C’est une organisation nationale amie. Nous nous élevons en revanche contre le comportement des syndicats sectoriels, comme ceux de l’enseignement secondaire et supérieur, qui ont décidé de ne pas communiquer les notes trimestrielles des élèves. Cela nuit à la Tunisie. Les jeunes sont un capital et l’éducation, un ascenseur social.
Ayant été enseignant pendant plus de dix ans, je suis consterné de voir des professeurs toucher à l’éducation, prendre les enfants et les familles en otage. Les syndicats ont le droit de défendre leurs revendications, mais pas de cette manière. La direction de l’UGTT elle-même refuse cette situation et a fait montre d’une attitude civilisée en rejetant la politique du syndicat de l’enseignement.
Les populations de l’intérieur et les couches les plus défavorisées ne croient plus en la classe politique. Comment répondre à leur colère ?
La gouvernance locale y répondra partiellement puisque les élus municipaux prépareront les plans de développement et contrôleront les ressources de leur région. Les élections communales et régionales apporteront des solutions aux problèmes locaux. Chacun sera responsable de son territoire, et tous bénéficieront d’un retour du développement.
S’agissant du droit national à la répartition des ressources, la priorité est donnée aux populations les plus défavorisées. Nous devons encourager l’investissement étranger et national, et surtout en finir avec les lois obsolètes et les pesanteurs de l’administration. L’État détient des terres qui devraient être distribuées, attribuées à des projets portés par des jeunes.
Nous avons besoin d’un dialogue économique sur le modèle du dialogue politique de 2013 qui, soutenu par les centrales ouvrière et patronale, a sauvé le pays
Comme le suggère l’UGTT, il faut faire un état des lieux du secteur public, entreprise par entreprise, à des fins de restructuration pour que celles-ci deviennent des centres de production et de profit et qu’elles renflouent les caisses de l’État au lieu de les ponctionner. Aujourd’hui, elles perdent 6 milliards de dinars [environ 2 milliards d’euros] par an.

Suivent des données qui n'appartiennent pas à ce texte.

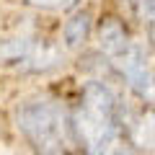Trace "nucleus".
I'll return each mask as SVG.
<instances>
[{"instance_id": "6", "label": "nucleus", "mask_w": 155, "mask_h": 155, "mask_svg": "<svg viewBox=\"0 0 155 155\" xmlns=\"http://www.w3.org/2000/svg\"><path fill=\"white\" fill-rule=\"evenodd\" d=\"M60 54H57L54 47H47V44H31V49L26 52L23 57V70L28 72H39V70H49V67L57 65Z\"/></svg>"}, {"instance_id": "1", "label": "nucleus", "mask_w": 155, "mask_h": 155, "mask_svg": "<svg viewBox=\"0 0 155 155\" xmlns=\"http://www.w3.org/2000/svg\"><path fill=\"white\" fill-rule=\"evenodd\" d=\"M122 122L124 111L114 91L98 80L85 83L70 116V129L80 150L85 155H106L122 129Z\"/></svg>"}, {"instance_id": "8", "label": "nucleus", "mask_w": 155, "mask_h": 155, "mask_svg": "<svg viewBox=\"0 0 155 155\" xmlns=\"http://www.w3.org/2000/svg\"><path fill=\"white\" fill-rule=\"evenodd\" d=\"M116 155H132V153H129V150H119Z\"/></svg>"}, {"instance_id": "4", "label": "nucleus", "mask_w": 155, "mask_h": 155, "mask_svg": "<svg viewBox=\"0 0 155 155\" xmlns=\"http://www.w3.org/2000/svg\"><path fill=\"white\" fill-rule=\"evenodd\" d=\"M132 41L127 34V28L122 26V21H116V18H106L98 28V44H101V52L106 57H116L122 49H127V44Z\"/></svg>"}, {"instance_id": "9", "label": "nucleus", "mask_w": 155, "mask_h": 155, "mask_svg": "<svg viewBox=\"0 0 155 155\" xmlns=\"http://www.w3.org/2000/svg\"><path fill=\"white\" fill-rule=\"evenodd\" d=\"M52 155H62V153H52Z\"/></svg>"}, {"instance_id": "2", "label": "nucleus", "mask_w": 155, "mask_h": 155, "mask_svg": "<svg viewBox=\"0 0 155 155\" xmlns=\"http://www.w3.org/2000/svg\"><path fill=\"white\" fill-rule=\"evenodd\" d=\"M18 129L39 153H57L67 137V114L57 101H28L16 114Z\"/></svg>"}, {"instance_id": "5", "label": "nucleus", "mask_w": 155, "mask_h": 155, "mask_svg": "<svg viewBox=\"0 0 155 155\" xmlns=\"http://www.w3.org/2000/svg\"><path fill=\"white\" fill-rule=\"evenodd\" d=\"M91 36V13L78 11L72 13L70 18L65 21V28H62V39L70 49H80V47L88 41Z\"/></svg>"}, {"instance_id": "7", "label": "nucleus", "mask_w": 155, "mask_h": 155, "mask_svg": "<svg viewBox=\"0 0 155 155\" xmlns=\"http://www.w3.org/2000/svg\"><path fill=\"white\" fill-rule=\"evenodd\" d=\"M34 8H44V11H70L75 8L78 0H26Z\"/></svg>"}, {"instance_id": "3", "label": "nucleus", "mask_w": 155, "mask_h": 155, "mask_svg": "<svg viewBox=\"0 0 155 155\" xmlns=\"http://www.w3.org/2000/svg\"><path fill=\"white\" fill-rule=\"evenodd\" d=\"M111 65L119 75L127 80V85L145 101H153V67L145 57V49L134 41H129L127 49H122L116 57H111Z\"/></svg>"}]
</instances>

C’est autant de manque à gagner pour l’État, ce n’est pas soutenable. Pour l’UGTT, une éventuelle privatisation est une ligne rouge, mais la centrale est disposée à discuter au cas par cas. Nous avons besoin d’un dialogue économique sur le modèle du dialogue politique de 2013 qui, soutenu par les centrales ouvrière et patronale, a sauvé le pays.

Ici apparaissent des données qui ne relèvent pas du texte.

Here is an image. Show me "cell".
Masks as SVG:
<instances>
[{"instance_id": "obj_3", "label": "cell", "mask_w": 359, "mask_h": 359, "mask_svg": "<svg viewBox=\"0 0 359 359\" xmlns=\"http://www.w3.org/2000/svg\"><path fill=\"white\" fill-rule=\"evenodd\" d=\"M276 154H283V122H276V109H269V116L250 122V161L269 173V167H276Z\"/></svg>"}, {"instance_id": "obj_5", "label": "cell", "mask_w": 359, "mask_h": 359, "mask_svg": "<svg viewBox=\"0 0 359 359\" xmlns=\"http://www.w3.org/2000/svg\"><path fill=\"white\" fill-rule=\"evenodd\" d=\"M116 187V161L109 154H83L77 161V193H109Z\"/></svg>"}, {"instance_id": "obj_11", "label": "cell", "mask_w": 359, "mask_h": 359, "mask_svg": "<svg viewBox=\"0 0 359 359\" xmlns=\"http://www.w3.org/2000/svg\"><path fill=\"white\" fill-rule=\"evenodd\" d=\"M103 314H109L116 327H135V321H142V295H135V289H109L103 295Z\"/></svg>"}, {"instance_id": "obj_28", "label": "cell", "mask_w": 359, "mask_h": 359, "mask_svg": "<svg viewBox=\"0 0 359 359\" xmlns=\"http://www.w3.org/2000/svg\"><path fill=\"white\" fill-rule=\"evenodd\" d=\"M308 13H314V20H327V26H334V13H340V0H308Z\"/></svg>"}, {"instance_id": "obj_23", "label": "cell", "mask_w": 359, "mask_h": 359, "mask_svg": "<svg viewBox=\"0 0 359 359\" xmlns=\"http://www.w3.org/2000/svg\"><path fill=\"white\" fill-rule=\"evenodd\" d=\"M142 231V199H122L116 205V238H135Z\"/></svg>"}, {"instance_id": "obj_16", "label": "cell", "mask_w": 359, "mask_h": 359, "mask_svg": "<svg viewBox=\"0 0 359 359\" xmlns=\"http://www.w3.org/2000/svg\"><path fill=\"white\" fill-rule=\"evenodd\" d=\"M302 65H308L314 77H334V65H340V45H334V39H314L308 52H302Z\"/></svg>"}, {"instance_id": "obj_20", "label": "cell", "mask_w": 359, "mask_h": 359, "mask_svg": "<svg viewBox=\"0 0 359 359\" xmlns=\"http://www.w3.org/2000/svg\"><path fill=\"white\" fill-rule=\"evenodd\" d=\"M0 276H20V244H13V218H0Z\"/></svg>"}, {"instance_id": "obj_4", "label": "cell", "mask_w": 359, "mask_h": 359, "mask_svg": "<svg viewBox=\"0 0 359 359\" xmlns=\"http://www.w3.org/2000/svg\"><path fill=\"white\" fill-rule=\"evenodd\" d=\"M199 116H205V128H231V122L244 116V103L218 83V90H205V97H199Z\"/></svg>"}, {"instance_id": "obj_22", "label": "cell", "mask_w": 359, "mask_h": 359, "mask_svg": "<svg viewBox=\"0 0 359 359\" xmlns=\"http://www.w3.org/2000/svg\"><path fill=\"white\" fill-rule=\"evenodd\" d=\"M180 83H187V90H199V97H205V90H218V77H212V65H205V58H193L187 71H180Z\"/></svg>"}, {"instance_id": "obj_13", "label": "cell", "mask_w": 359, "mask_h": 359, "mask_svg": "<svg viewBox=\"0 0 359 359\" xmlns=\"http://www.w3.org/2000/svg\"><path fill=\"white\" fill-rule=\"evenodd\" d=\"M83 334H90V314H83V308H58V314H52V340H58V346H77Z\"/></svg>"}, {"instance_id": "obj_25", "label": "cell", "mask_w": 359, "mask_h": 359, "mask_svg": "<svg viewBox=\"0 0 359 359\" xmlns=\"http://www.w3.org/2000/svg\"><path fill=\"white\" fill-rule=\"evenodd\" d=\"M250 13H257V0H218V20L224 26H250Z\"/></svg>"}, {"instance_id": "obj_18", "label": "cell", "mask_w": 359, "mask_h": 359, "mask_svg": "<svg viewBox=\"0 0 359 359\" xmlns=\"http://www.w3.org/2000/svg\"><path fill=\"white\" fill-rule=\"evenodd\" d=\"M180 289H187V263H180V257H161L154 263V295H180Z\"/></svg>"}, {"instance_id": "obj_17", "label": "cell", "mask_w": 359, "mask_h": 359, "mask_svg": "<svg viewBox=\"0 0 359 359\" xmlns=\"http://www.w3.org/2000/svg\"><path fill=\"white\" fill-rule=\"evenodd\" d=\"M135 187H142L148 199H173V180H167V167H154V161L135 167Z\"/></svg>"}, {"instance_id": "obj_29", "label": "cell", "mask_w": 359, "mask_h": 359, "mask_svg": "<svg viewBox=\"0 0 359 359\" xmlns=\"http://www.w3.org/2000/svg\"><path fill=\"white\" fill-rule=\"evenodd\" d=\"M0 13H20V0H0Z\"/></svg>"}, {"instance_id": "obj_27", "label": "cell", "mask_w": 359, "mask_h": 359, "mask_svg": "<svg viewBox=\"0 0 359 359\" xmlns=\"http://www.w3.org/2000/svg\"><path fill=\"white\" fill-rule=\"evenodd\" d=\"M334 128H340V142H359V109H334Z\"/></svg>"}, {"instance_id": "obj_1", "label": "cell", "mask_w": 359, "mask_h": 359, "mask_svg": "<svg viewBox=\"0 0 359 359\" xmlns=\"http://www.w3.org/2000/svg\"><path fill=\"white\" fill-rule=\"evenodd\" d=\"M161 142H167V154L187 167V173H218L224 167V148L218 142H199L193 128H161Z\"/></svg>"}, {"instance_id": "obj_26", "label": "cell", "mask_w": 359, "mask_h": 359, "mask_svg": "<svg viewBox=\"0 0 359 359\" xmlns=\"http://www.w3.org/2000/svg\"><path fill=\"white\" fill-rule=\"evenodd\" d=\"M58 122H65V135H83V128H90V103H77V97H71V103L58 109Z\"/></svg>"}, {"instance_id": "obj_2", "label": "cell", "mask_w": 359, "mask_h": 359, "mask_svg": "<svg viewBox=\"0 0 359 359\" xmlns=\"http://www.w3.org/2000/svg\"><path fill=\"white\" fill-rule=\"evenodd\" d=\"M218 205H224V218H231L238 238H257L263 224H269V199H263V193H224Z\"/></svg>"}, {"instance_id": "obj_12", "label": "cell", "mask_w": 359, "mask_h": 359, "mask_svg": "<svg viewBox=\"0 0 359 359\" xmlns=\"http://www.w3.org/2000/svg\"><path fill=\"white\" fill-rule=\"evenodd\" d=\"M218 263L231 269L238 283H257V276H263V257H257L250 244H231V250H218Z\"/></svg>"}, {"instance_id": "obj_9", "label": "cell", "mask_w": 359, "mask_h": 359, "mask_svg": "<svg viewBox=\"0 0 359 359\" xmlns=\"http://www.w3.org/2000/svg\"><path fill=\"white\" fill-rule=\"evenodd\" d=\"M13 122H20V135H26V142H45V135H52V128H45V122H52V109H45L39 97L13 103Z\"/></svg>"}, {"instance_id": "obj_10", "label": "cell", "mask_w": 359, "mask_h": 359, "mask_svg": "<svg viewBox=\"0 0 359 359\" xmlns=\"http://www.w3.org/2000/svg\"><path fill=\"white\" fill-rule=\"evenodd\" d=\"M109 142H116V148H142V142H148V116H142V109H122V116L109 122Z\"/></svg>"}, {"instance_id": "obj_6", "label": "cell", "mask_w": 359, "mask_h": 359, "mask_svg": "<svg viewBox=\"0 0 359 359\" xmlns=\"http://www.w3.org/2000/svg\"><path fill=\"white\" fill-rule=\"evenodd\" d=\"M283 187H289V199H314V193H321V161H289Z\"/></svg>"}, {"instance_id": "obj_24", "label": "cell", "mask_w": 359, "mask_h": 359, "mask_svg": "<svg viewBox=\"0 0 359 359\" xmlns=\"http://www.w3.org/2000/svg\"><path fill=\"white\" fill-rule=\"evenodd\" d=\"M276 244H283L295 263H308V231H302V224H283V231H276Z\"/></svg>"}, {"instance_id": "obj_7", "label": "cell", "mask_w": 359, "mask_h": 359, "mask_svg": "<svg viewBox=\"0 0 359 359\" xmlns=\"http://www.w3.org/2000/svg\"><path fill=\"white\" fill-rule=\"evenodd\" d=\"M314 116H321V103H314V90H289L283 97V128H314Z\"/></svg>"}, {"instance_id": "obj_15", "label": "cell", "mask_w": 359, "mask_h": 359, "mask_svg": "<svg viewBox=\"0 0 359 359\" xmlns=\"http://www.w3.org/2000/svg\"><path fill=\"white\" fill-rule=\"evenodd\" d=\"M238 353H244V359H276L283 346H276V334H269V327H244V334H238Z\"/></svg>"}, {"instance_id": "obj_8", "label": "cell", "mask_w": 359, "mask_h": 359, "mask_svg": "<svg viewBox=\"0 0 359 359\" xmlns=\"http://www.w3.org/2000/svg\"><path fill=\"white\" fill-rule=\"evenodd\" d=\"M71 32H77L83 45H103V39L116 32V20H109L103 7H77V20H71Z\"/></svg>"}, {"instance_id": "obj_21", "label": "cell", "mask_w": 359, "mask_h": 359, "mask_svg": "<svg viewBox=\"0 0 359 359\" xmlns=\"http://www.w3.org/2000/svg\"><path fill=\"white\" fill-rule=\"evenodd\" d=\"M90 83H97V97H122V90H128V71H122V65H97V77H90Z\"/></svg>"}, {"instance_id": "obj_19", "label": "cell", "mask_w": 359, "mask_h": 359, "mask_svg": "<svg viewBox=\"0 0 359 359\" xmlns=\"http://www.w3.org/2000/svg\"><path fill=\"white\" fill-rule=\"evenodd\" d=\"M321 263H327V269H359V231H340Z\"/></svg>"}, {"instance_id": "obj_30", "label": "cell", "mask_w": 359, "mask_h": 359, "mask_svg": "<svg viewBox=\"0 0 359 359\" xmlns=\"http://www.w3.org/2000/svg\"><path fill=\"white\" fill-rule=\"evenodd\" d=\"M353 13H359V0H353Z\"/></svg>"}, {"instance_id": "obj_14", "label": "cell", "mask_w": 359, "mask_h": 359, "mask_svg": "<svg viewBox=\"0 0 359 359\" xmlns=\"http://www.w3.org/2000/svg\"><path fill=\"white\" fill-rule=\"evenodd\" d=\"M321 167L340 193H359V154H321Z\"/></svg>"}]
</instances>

Entre la Caisse de compensation, l’inflation, les caisses sociales, l’informel, les problèmes sont nombreux. Seul un dialogue national permettra de fixer une stratégie qu’un parti ou un gouvernement ne peuvent soutenir à eux seuls. L’avis de tous est nécessaire pour sauver une économie malade.
Que pensez-vous de la loi de finances 2018 ?

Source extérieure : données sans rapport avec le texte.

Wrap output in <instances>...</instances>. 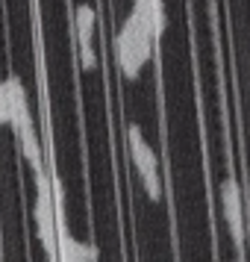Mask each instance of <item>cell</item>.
I'll list each match as a JSON object with an SVG mask.
<instances>
[{
  "label": "cell",
  "mask_w": 250,
  "mask_h": 262,
  "mask_svg": "<svg viewBox=\"0 0 250 262\" xmlns=\"http://www.w3.org/2000/svg\"><path fill=\"white\" fill-rule=\"evenodd\" d=\"M156 38L147 33V27L139 21V15L130 12L121 24L118 36H115V56H118V68L127 80H135L142 74L144 62L153 56Z\"/></svg>",
  "instance_id": "cell-1"
},
{
  "label": "cell",
  "mask_w": 250,
  "mask_h": 262,
  "mask_svg": "<svg viewBox=\"0 0 250 262\" xmlns=\"http://www.w3.org/2000/svg\"><path fill=\"white\" fill-rule=\"evenodd\" d=\"M127 144H130V156H132V165L142 177V186L147 191L150 201H159L162 198V180H159V159H156V150L147 144V139L142 136V130L130 124L127 130Z\"/></svg>",
  "instance_id": "cell-2"
},
{
  "label": "cell",
  "mask_w": 250,
  "mask_h": 262,
  "mask_svg": "<svg viewBox=\"0 0 250 262\" xmlns=\"http://www.w3.org/2000/svg\"><path fill=\"white\" fill-rule=\"evenodd\" d=\"M97 248L68 230L65 206H56V262H95Z\"/></svg>",
  "instance_id": "cell-3"
},
{
  "label": "cell",
  "mask_w": 250,
  "mask_h": 262,
  "mask_svg": "<svg viewBox=\"0 0 250 262\" xmlns=\"http://www.w3.org/2000/svg\"><path fill=\"white\" fill-rule=\"evenodd\" d=\"M221 206H224L230 236L236 242V248H241L244 245V201H241V186L236 177H226L221 183Z\"/></svg>",
  "instance_id": "cell-4"
},
{
  "label": "cell",
  "mask_w": 250,
  "mask_h": 262,
  "mask_svg": "<svg viewBox=\"0 0 250 262\" xmlns=\"http://www.w3.org/2000/svg\"><path fill=\"white\" fill-rule=\"evenodd\" d=\"M132 12L139 15V21L147 27V33L159 41L168 27L165 18V0H132Z\"/></svg>",
  "instance_id": "cell-5"
},
{
  "label": "cell",
  "mask_w": 250,
  "mask_h": 262,
  "mask_svg": "<svg viewBox=\"0 0 250 262\" xmlns=\"http://www.w3.org/2000/svg\"><path fill=\"white\" fill-rule=\"evenodd\" d=\"M15 136H18V142H21V154H24V159L30 162V168H33V171L44 168V154H41V144H38V133H36L33 118L21 121V124L15 127Z\"/></svg>",
  "instance_id": "cell-6"
},
{
  "label": "cell",
  "mask_w": 250,
  "mask_h": 262,
  "mask_svg": "<svg viewBox=\"0 0 250 262\" xmlns=\"http://www.w3.org/2000/svg\"><path fill=\"white\" fill-rule=\"evenodd\" d=\"M95 9L88 3H77L74 9V27H77V45H88L95 36Z\"/></svg>",
  "instance_id": "cell-7"
},
{
  "label": "cell",
  "mask_w": 250,
  "mask_h": 262,
  "mask_svg": "<svg viewBox=\"0 0 250 262\" xmlns=\"http://www.w3.org/2000/svg\"><path fill=\"white\" fill-rule=\"evenodd\" d=\"M77 48H80V62H83V68H95L97 53H95V48H92V41H88V45H77Z\"/></svg>",
  "instance_id": "cell-8"
},
{
  "label": "cell",
  "mask_w": 250,
  "mask_h": 262,
  "mask_svg": "<svg viewBox=\"0 0 250 262\" xmlns=\"http://www.w3.org/2000/svg\"><path fill=\"white\" fill-rule=\"evenodd\" d=\"M9 95H6V83H0V124H9Z\"/></svg>",
  "instance_id": "cell-9"
}]
</instances>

La pression fiscale est une solution de technocrates. Le gouvernement n’a pas de solution globale, alors qu’il en faut une. J’avais proposé d’amorcer un dialogue économique en août 2017 avec toutes les voix de la nation sur les orientations à prendre et établir des priorités utiles à la loi de finances 2018.
Je n’ai pas été entendu, mais on peut espérer qu’avec l’accord de Carthage et l’ouverture à d’autres partis un dialogue sera lancé. Personne ne peut prétendre détenir à lui seul la solution. Nous devons débattre rapidement pour modifier les lois, attirer les investisseurs et créer des emplois. Notre économie devrait être ouverte sur les marchés, au moins avec l’Algérie. Il faudrait jeter les bases d’une plateforme économique commune avec l’Algérie, qui serait la colonne vertébrale d’un Maghreb arabe.
Nous sommes musulmans, mais notre islam n’est pas extrémiste
L’économie tunisienne ne peut se suffire du marché tunisien et pâtit des difficultés, indépendantes de sa volonté, qui entravent le Maghreb arabe. Nous pouvons commencer avec la Tunisie et l’Algérie, comme l’Union européenne a débuté avec la France et l’Allemagne. Nous pouvons créer cette passerelle avec la circulation des marchandises et l’acceptation du dinar algérien en Tunisie et inversement, en attendant une monnaie commune.
Vous soulignez que la liberté est un acquis. Pourtant, des Tunisiens craignent pour leurs libertés individuelles.
Il s’agit encore d’une opération politique de stigmatisation et de diabolisation d’Ennahdha. Nous sommes musulmans, mais notre islam n’est pas extrémiste. Ennahdha s’inscrit dans le droit fil du courant réformiste tunisien conduit par Kheireddine à la fin du XIXe siècle.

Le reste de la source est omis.